◆ **WHAT THE TASK REQUIRES**
Here, the job is to give back every entry below unchanged, omitting pictures.

◆ **EXTRACTED DATA**
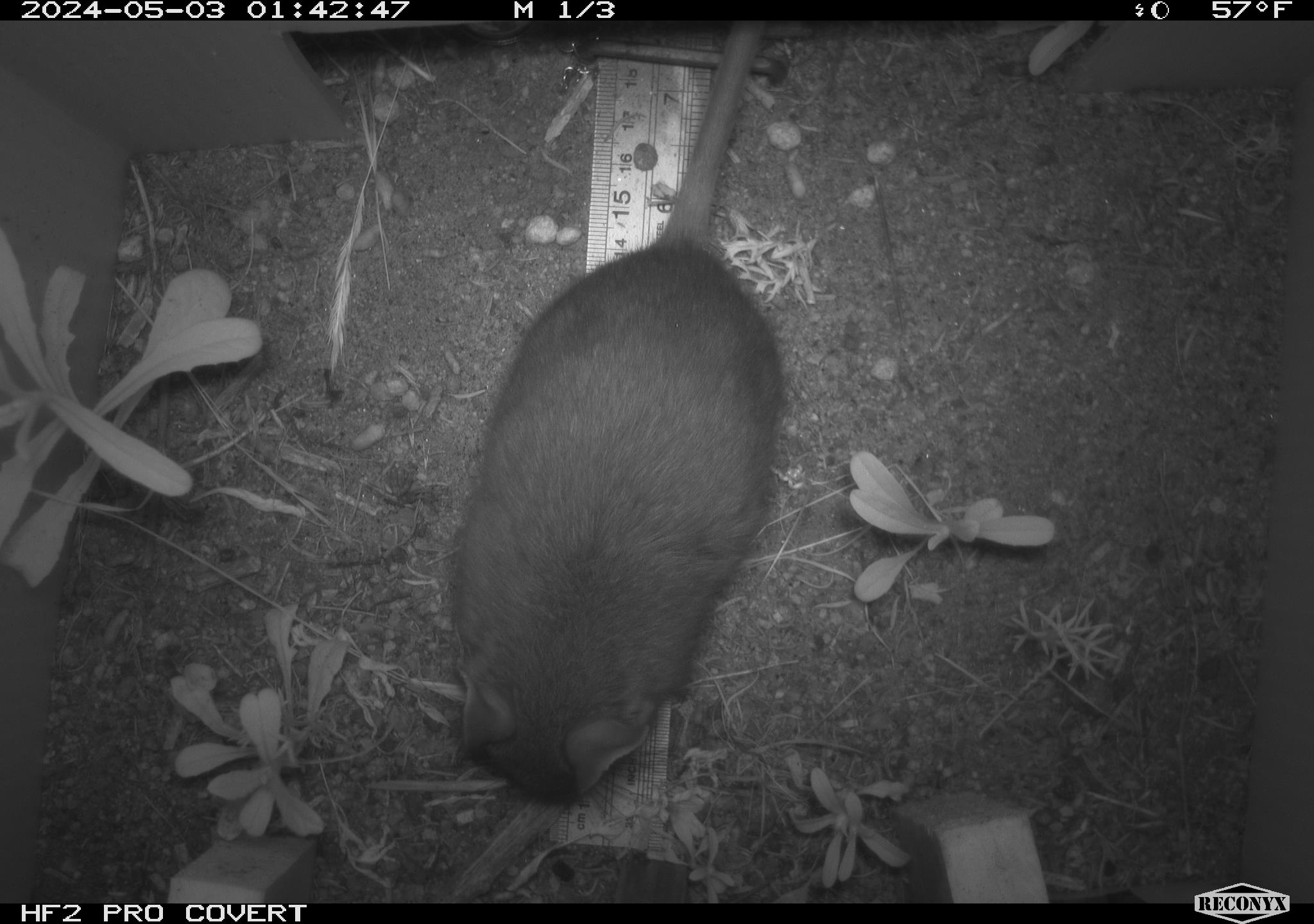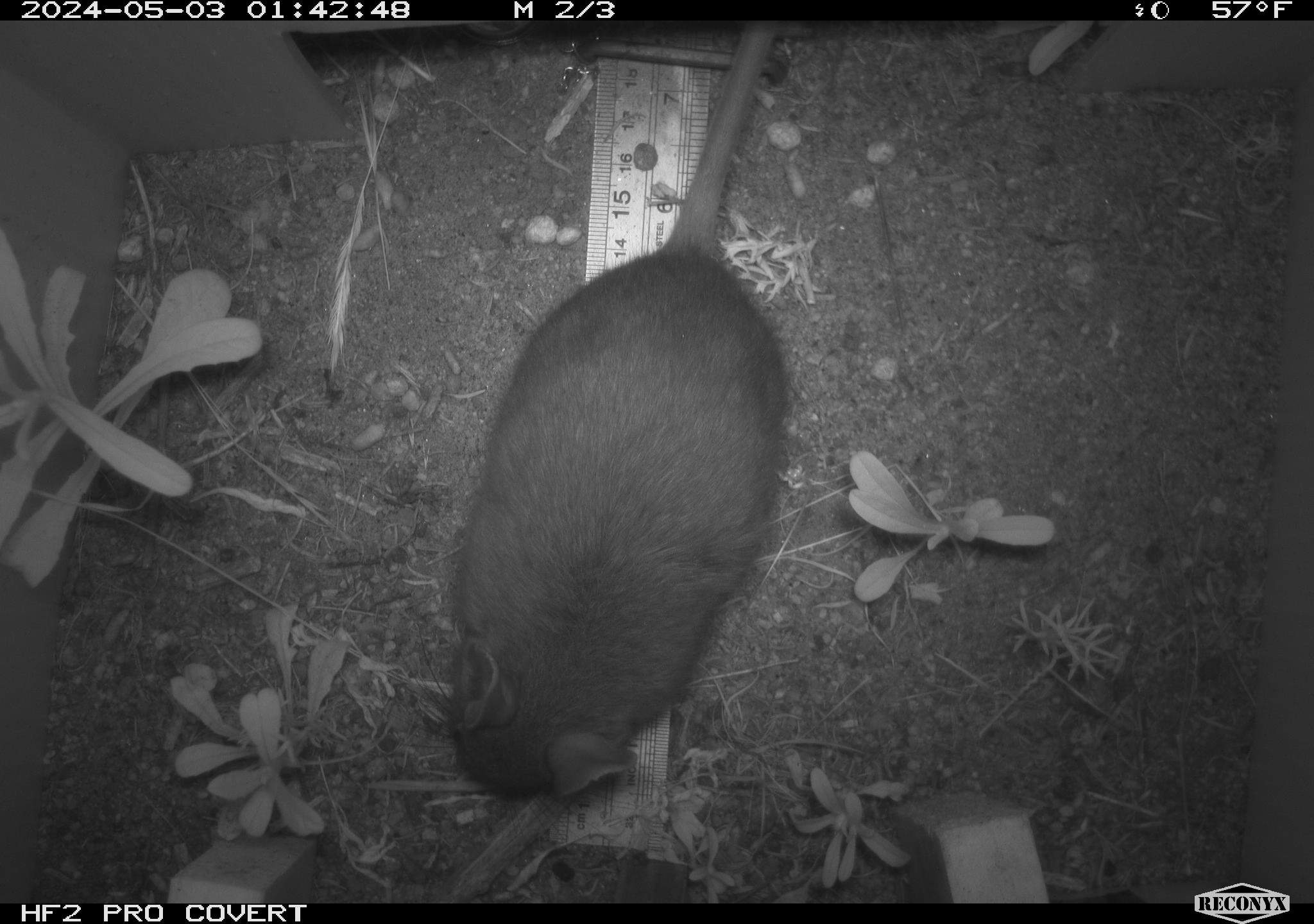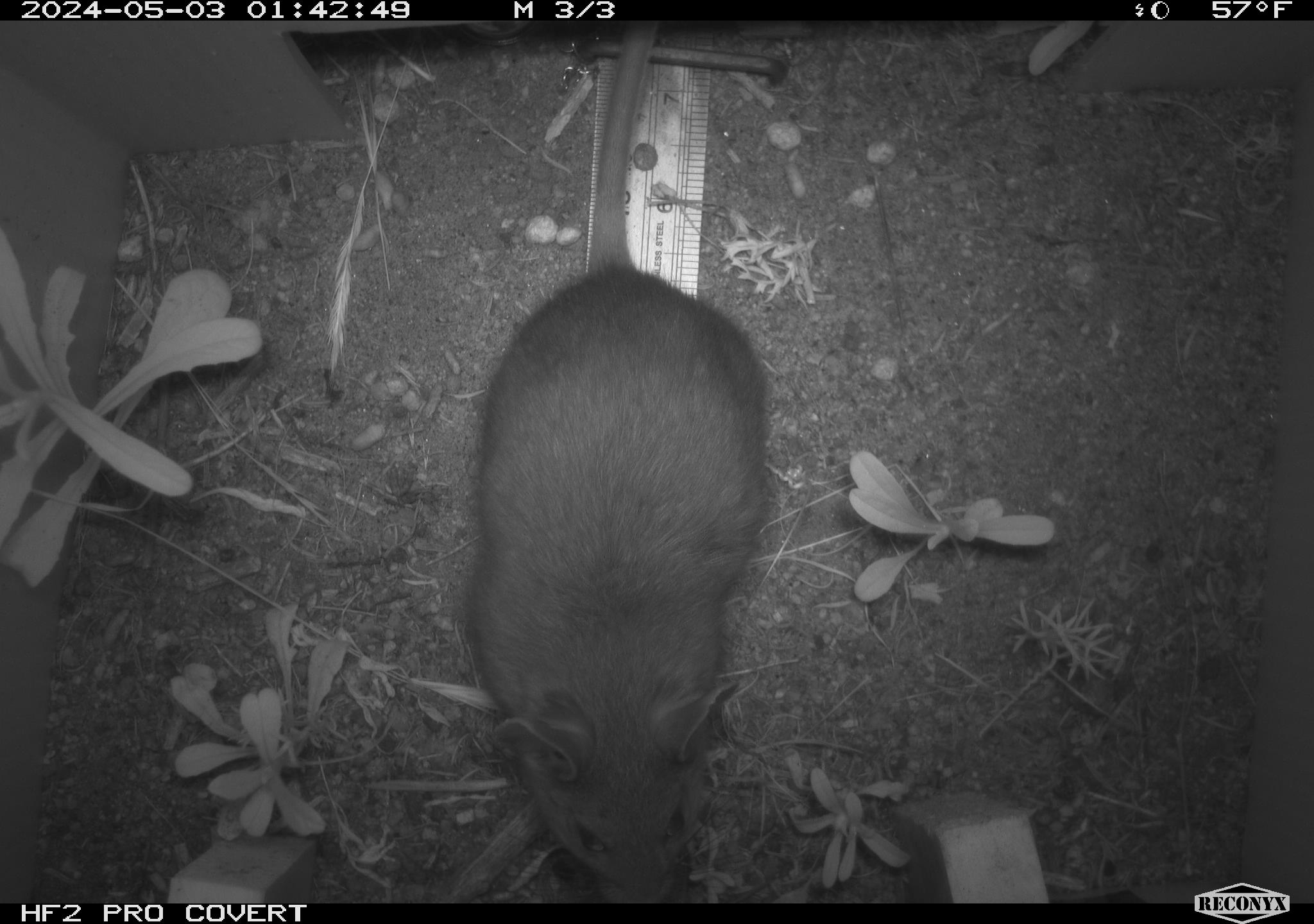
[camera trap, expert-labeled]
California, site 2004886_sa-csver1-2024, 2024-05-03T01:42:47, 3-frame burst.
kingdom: Animalia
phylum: Chordata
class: Mammalia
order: Rodentia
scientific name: Rodentia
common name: rodent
Rodent (Rodentia).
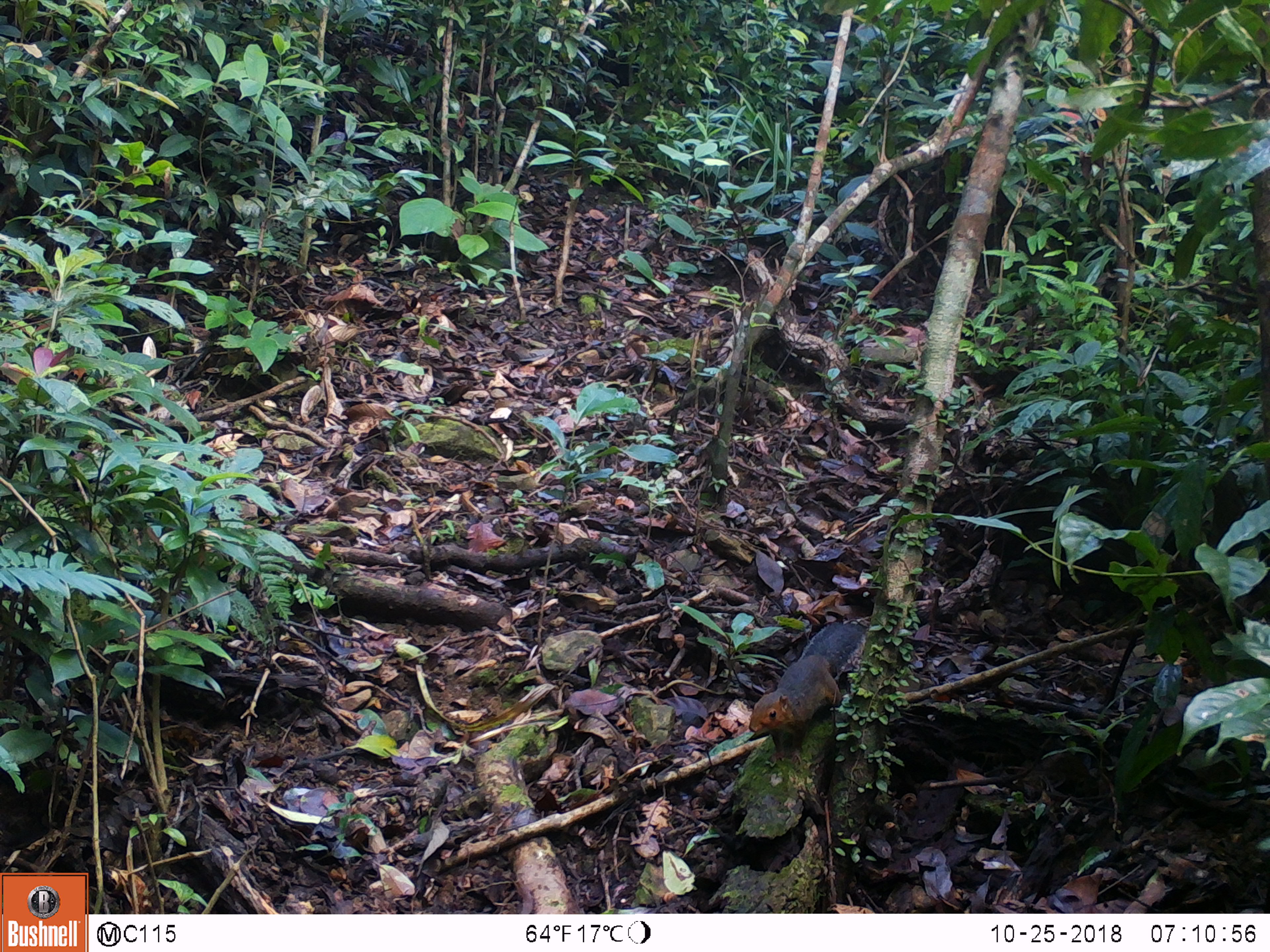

◆ **RESULT OF THE TASK**
[camera trap, expert-labeled]
California, site 2004886_sa-csver1-2024, 2024-05-03T01:42:47, 3-frame burst.
kingdom: Animalia
phylum: Chordata
class: Mammalia
order: Rodentia
scientific name: Rodentia
common name: rodent
Rodent (Rodentia).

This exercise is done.